• **GESTELLTE AUFGABE**: Kannst du den weiter unten stehenden Text über Straf- und Zivilprozess im Anschluss an seinen letzten Satz weiterführen?
---------- QUELLE
Den Gegensatz zum Zivilprozeß bildet zunächst der Straf- oder Kriminalprozeß. Es ist nämlich eine Hauptaufgabe des Staats, seine Angehörigen in ihren Rechten zu schützen. Zu diesem Zweck muß einmal die gesetzgebende Gewalt des Staats thätig sein, welche die Rechte und Pflichten der Einzelnen im Verhältnis zu einander und im Verhältnis zur Gesamtheit feststellt. Es muß aber außerdem auch dafür Sorge getragen werden, daß jede Verletzung der bestehenden Rechtsordnung möglichst vermieden, und daß der Rechtszustand des Staats und seiner Angehörigen aufrecht erhalten werde.
Jede Rechtsverletzung charakterisiert sich nun entweder als ein relatives oder als ein absolutes Unrecht, d. h. sie erscheint entweder als Rechtsverletzung, weil sie das besonders begründete Recht eines Einzelnen nicht respektiert, oder sie erscheint als eine Verletzung der staatlichen Rechtsordnung überhaupt, als eine widerrechtliche Erhebung des Einzelwillens über den staatlichen Gesamtwillen, als ein strafbares Unrecht. Der Schuldner, welcher mir eine Summe Geldes, die er mir aus einem Rechtsgeschäft schuldet, nicht rechtzeitig gewährt, verletzt lediglich meine Privatrechtssphäre, und es ist meinem Ermessen anheimgestellt, ob ich ihn deshalb verklagen will oder nicht.
Der Dieb dagegen, welcher mir eine Summe Geldes entwendet, verletzt dadurch die staatliche Rechtsordnung überhaupt, und ebendarum läßt der Staat zur Sühne des begangenen Unrechts und zur Sanktion und Wiederherstellung der verletzten Rechtsordnung die Bestrafung des Verbrechers eintreten. Der Strafrichter hat es also mit der Untersuchung von Verbrechen zu thun, während der Zivilrichter oder Prozeßrichter über Privatansprüche im bürgerlichen Prozeßverfahren rechtliche Entscheidung fällt.
--------------------
---------- AUSZÜGE DER EINTRÄGE
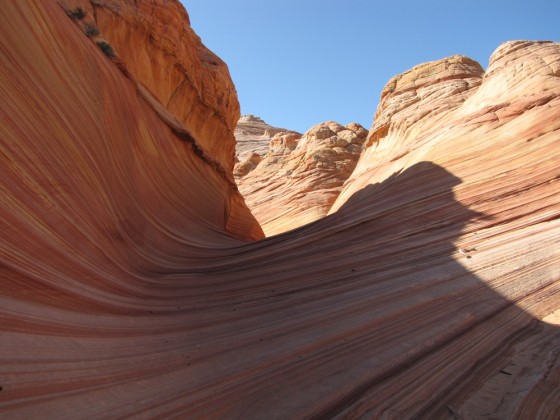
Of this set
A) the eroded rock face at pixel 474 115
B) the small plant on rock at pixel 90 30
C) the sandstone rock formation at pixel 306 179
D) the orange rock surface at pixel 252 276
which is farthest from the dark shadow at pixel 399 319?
the sandstone rock formation at pixel 306 179

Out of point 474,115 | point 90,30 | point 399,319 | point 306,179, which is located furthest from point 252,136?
point 399,319

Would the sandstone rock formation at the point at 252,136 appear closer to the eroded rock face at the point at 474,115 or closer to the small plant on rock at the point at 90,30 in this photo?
the eroded rock face at the point at 474,115

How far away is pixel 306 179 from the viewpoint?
17.4 metres

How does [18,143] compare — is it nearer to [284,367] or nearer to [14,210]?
[14,210]

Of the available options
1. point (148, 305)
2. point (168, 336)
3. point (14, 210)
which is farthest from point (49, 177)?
point (168, 336)

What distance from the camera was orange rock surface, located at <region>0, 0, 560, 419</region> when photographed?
2.42 meters

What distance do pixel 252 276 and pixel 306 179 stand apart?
497 inches

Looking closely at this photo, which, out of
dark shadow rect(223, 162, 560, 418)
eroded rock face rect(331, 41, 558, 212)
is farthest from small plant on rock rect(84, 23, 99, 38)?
eroded rock face rect(331, 41, 558, 212)

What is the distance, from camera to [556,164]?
5.75 meters

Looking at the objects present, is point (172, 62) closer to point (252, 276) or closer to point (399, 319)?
point (252, 276)

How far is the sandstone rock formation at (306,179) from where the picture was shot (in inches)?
625

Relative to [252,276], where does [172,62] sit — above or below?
above

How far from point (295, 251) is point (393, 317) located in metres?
2.32

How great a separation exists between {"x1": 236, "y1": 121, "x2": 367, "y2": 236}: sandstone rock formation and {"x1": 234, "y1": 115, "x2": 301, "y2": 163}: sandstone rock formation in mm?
11113
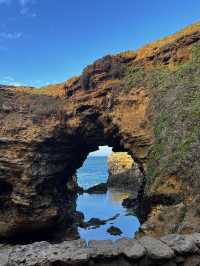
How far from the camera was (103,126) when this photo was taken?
26.3 metres

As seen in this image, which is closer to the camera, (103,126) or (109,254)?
(109,254)

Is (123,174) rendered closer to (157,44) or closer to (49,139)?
(49,139)

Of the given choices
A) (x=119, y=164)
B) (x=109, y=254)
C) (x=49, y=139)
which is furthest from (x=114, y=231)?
(x=119, y=164)

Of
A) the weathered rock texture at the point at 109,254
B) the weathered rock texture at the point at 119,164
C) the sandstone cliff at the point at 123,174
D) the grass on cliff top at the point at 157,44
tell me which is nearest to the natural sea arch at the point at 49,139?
the grass on cliff top at the point at 157,44

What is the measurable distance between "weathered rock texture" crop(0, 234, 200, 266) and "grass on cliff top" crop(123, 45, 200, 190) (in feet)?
23.6

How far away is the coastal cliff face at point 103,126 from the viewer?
62.5 ft

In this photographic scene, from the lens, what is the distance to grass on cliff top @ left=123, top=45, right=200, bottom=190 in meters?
17.3

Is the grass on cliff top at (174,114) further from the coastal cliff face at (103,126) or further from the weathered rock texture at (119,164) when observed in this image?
the weathered rock texture at (119,164)

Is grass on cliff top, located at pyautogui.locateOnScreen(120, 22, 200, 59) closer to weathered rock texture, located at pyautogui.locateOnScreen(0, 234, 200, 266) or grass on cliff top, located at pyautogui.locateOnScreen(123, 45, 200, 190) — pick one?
grass on cliff top, located at pyautogui.locateOnScreen(123, 45, 200, 190)

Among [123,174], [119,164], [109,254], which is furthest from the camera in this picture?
[119,164]

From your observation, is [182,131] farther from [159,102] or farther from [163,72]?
[163,72]

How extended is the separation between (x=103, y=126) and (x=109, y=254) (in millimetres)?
18235

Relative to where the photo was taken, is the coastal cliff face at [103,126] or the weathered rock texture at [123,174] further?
the weathered rock texture at [123,174]

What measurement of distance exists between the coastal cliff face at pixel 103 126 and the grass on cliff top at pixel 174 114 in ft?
0.22
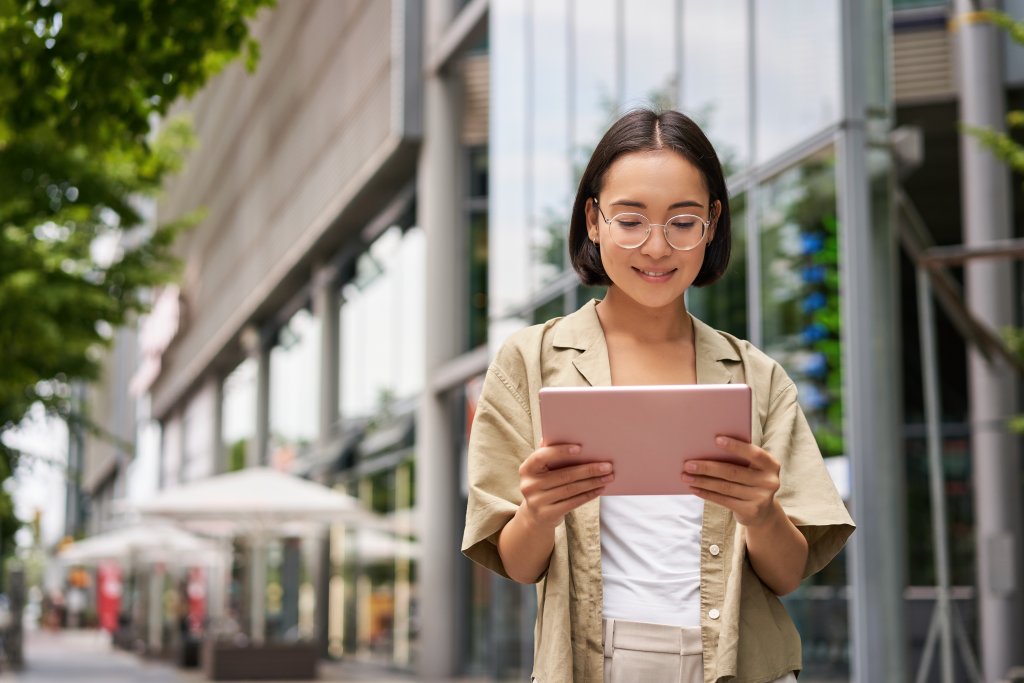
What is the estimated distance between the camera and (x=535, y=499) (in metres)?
2.20

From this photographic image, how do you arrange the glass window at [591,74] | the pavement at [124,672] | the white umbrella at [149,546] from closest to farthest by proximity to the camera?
the glass window at [591,74]
the pavement at [124,672]
the white umbrella at [149,546]

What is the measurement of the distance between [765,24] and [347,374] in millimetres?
19097

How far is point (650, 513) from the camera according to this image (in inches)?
94.8

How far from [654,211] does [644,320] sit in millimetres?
221

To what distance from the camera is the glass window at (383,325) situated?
2325 centimetres

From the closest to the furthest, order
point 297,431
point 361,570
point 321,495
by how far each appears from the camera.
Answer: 1. point 321,495
2. point 361,570
3. point 297,431

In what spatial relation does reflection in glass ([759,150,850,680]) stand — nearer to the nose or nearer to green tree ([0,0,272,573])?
green tree ([0,0,272,573])

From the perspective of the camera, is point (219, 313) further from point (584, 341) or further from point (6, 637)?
point (584, 341)

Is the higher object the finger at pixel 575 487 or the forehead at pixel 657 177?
the forehead at pixel 657 177

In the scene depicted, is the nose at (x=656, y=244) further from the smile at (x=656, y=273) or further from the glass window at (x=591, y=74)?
the glass window at (x=591, y=74)

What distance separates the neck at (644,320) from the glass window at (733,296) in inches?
295

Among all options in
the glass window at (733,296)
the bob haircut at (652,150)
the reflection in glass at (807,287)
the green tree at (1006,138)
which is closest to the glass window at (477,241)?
the glass window at (733,296)

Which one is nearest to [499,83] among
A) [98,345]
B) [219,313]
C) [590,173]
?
[98,345]

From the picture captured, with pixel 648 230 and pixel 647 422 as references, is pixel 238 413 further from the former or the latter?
pixel 647 422
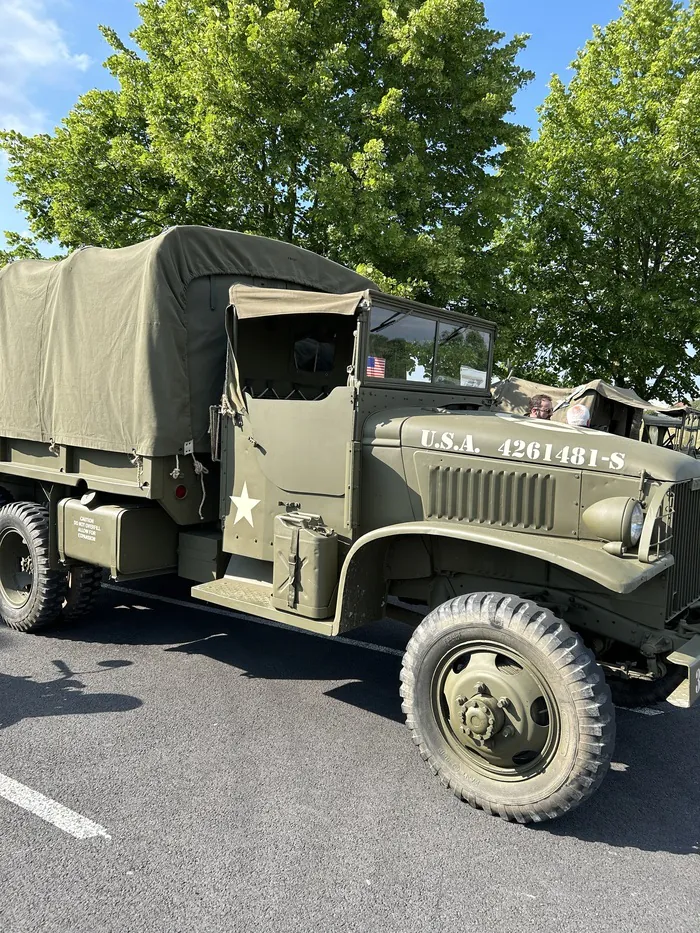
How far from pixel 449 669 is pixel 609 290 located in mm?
13922

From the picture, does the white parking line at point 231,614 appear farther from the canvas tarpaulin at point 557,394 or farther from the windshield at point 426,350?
the canvas tarpaulin at point 557,394

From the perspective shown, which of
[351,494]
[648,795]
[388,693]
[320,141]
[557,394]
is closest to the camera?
[648,795]

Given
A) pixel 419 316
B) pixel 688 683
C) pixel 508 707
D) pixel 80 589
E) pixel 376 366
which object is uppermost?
pixel 419 316

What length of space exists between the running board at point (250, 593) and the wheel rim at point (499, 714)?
846 millimetres

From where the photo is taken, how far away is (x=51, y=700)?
13.7 ft

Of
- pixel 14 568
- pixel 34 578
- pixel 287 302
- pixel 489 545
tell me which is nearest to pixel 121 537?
pixel 34 578

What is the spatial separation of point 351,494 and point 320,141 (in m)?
8.72

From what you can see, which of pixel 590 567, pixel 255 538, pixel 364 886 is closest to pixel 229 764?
pixel 364 886

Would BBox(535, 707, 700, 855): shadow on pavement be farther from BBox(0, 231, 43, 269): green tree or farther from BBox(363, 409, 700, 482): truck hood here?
BBox(0, 231, 43, 269): green tree

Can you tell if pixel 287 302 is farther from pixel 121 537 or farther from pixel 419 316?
pixel 121 537

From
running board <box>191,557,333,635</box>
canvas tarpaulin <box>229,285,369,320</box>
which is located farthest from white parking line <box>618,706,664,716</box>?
canvas tarpaulin <box>229,285,369,320</box>

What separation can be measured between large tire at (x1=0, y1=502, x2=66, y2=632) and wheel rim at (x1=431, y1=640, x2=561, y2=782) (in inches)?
131

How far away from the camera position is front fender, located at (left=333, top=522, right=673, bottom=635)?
3.00m

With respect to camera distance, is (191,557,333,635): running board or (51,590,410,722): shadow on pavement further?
(51,590,410,722): shadow on pavement
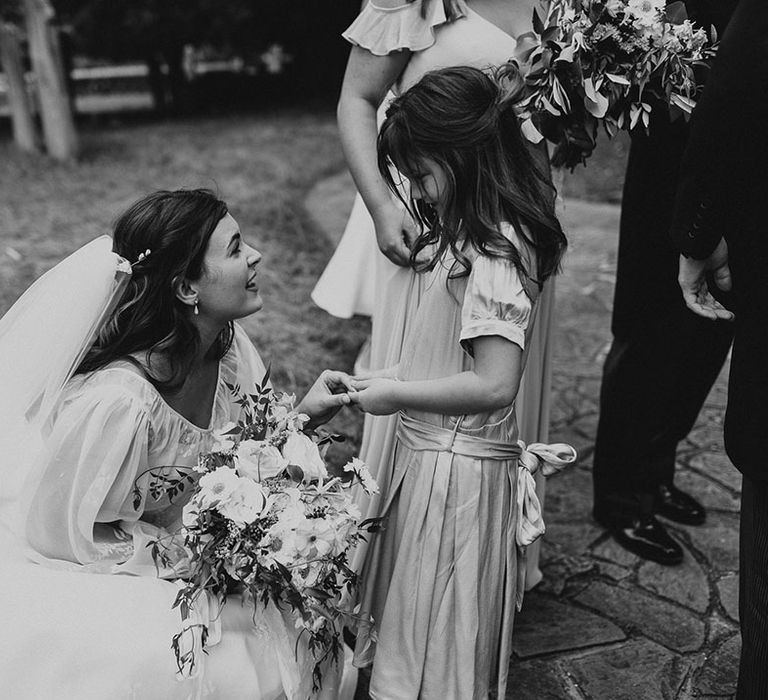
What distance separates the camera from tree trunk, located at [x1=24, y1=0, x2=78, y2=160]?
11703mm

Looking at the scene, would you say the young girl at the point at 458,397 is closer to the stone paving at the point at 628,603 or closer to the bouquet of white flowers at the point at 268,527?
the bouquet of white flowers at the point at 268,527

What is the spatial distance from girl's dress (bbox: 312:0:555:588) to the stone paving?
290 mm

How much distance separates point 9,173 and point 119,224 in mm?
9700

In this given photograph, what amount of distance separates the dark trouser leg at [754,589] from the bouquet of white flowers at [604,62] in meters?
1.10

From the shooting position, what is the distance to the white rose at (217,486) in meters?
2.26

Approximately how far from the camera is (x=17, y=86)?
12.9 m

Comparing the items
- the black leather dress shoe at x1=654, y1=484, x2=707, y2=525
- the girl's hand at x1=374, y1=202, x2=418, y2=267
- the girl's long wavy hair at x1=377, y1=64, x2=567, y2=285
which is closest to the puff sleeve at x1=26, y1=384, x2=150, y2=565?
the girl's hand at x1=374, y1=202, x2=418, y2=267

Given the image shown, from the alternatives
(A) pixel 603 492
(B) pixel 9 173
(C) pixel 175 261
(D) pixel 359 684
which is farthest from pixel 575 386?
(B) pixel 9 173

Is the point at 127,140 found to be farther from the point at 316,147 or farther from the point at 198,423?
the point at 198,423

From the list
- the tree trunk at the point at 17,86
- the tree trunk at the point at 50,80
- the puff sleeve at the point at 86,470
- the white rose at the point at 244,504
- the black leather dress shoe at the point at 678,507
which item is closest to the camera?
the white rose at the point at 244,504

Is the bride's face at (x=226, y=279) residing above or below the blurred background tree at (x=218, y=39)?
--------------------
• **LÖSUNG DER AUFGABE**:
Gegenstand eines Zivilprozesses (Zivilprozeßsache) ist also stets ein privatrechtlicher Anspruch. Aber damit ist das Gebiet des Zivilprozesses noch nicht völlig abgegrenzt. Es ist vielmehr dem streitigen Gerichtsverfahren auch noch dasjenige Gebiet der Rechtspflege entgegenzustellen, auf welchem zwischen den beteiligten Personen ein Streit nicht obwaltet, und in dem die richterliche Thätigkeit eintritt, um Rechte zu sichern und Rechtsverhältnisse klarzustellen und zu schützen. Es ist dies das Gebiet der sogen. freiwilligen Gerichtsbarkeit, wohin z. B. das gerichtliche Hypothekenwesen, das Grundbuchwesen, die Verlautbarung gewisser Verträge, das Vormundschaftswesen u. dgl. gehören.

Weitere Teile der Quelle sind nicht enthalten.